▸ Excerpt to read
Record achieves tuple-like speed through a subclass-per-query pattern. Each time a cursor executes a query, DBTK dynamically creates a Record subclass with those column names as class attributes. Every row returned from that query shares the subclass - column names exist once in memory, not on every row.

cursor.execute("SELECT id, name, email FROM users")
# DBTK creates a Record subclass with _fields = ['id', 'name', 'email']
# All 10,000 rows share this class, each storing only [id_val, name_val, email_val]

cursor.execute("SELECT order_id, total, status FROM orders")
# New query = new subclass with different fields
# Previous subclass is eligible for garbage collection

This is why Record can offer dict-like convenience without dict-like memory overhead when processing millions of rows. The same pattern applies to file readers - each reader creates a Record subclass based on the file’s header row.

Working with Streaming Records

Cursors and file readers hand you records one at a time, and every DBTK writer accepts that same stream directly — most data never needs to live in a list at all. If you need to drop a column, keep only a few, or rename headers before writing, materializing the whole result set into a list just to reshape it throws away that advantage. For a result set with a few thousand rows it won’t matter; for a multi-million-row export, it’s the difference between constant memory usage and a program that runs out of it. dbtk.writers provides four small generator functions that reshape a record stream one row at a time, so filtering, reordering, or renaming columns costs nothing beyond what you’re already paying to read and write the data.

Each does one job, and they compose freely.

select_columns — keep some columns, in a given order

from dbtk.writers import select_columns

cursor.execute("SELECT * FROM users")
writers.to_excel(select_columns(cursor, ['name', 'email', 'signup_date']), 'report.xlsx')

col_names is an allow-list; only those columns appear in the output, in the order given.

exclude_columns — drop some columns, keep the rest

from dbtk.writers import exclude_columns

writers.to_csv(exclude_columns(cursor, ['ssn', 'password_hash']), 'users.csv')

col_names is a block-list — a list, tuple, or set all work, since order never matters for exclusion. Everything else passes through in its original order.

rename_columns — relabel some columns, leave the rest alone

from dbtk.writers import rename_columns

writers.to_csv(rename_columns(cursor, {'signup_date': 'Joined On'}), 'customers.csv')

mapping is a dict of source name -> new name. Only the columns you list are relabeled; everything else keeps its original name and position — this is a pure rename, not a select. A falsy value ('' or None) is a no-op for that column, so you can build the mapping programmatically without filtering out unchanged entries.

▸ Exercises
• 1. Decide whether each statement below agrees with the DBTK excerpt. For each, answer yes or no and quote the words from the excerpt that decide it.
(a) Every row returned from a query stores its own copy of the column names.
(b) The columns passed to exclude_columns may be given as a set.
(c) rename_columns drops any column that is not named in its mapping.
• 2. List every name that the code lines in the DBTK excerpt import from dbtk.writers.
• 3. Write the next part of the DBTK excerpt, picking up right after its last sentence.

▸ Supplied information
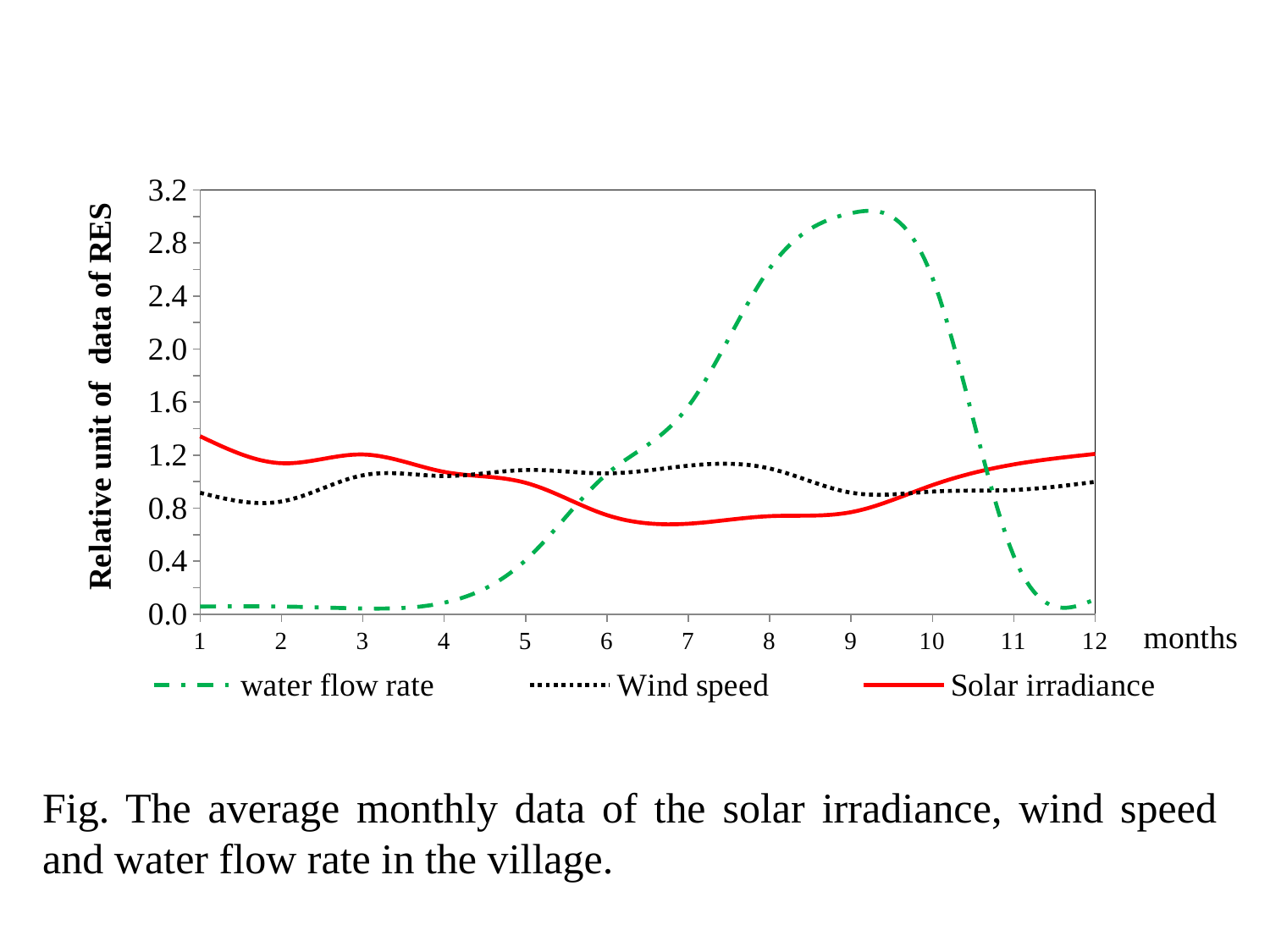
Is the value for water flow rate at month 3 greater or less than 0.4? less How many months are shown along the x axis? 12 What kind of chart is shown on the slide? line chart At month 7, which is larger: Wind speed or Solar irradiance? Wind speed Is the value for Solar irradiance at month 7 greater or less than 0.8? less In which month does the water flow rate reach its highest value? 9 Is the value for Solar irradiance at month 1 greater or less than 1.2? greater Which series reaches the highest value on the chart? water flow rate What is the label of the y axis? Relative unit of data of RES How many series does the legend list? 3 Does the water flow rate rise or fall from month 9 to month 12? fall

▸ Results for each task
• 1.
(a) No: "column names exist once in memory, not on every row."
(b) Yes: "a list, tuple, or set all work, since order never matters for exclusion."
(c) No: "everything else keeps its original name and position — this is a pure rename, not a select."

• 2. select_columns, exclude_columns, rename_columns

• 3.
Composing them

select_columns, exclude_columns, and rename_columns all accept and return the same kind of self-describing rows, so you can chain them:

writers.to_csv(
    rename_columns(exclude_columns(cursor, ['ssn']), {'signup_date': 'Joined On'}),
    'customers.csv',
)

tuples_to_records — attach column names to positional data

select_columns, exclude_columns, and rename_columns all expect self-describing rows — cursor results, Record, dict, or namedtuple — and infer column names from the first row. Plain tuples/lists carry no names of their own, so attach them first:

from dbtk.record import tuples_to_records
# also available as: from dbtk.writers import tuples_to_records

records = tuples_to_records(rows, ['id', 'name', 'email'])

Pass a falsy entry (None or '') at any position to drop that column entirely instead of naming it — handy for filler/padding data you never want to carry forward:

records = tuples_to_records(rows, ['id', 'name', None, 'email'])  # 3rd position dropped
writers.to_csv(select_columns(records, ['name', 'email']), 'users.csv')

All four functions build one Record subclass up front, using the same shared-class pattern described in Performance Note above, and reuse it for every row — so reshaping a stream stays cheap no matter how many rows pass through it.

FixedWidthRecord

FixedWidthRecord is a Record subclass returned by FixedReader and EDIReader. It carries the column layout alongside the values, enabling exact reconstruction of the original fixed-width line via to_line().

`to_line(truncate_overflow=False)`

Reconstructs the original fixed-width line from the record’s current values.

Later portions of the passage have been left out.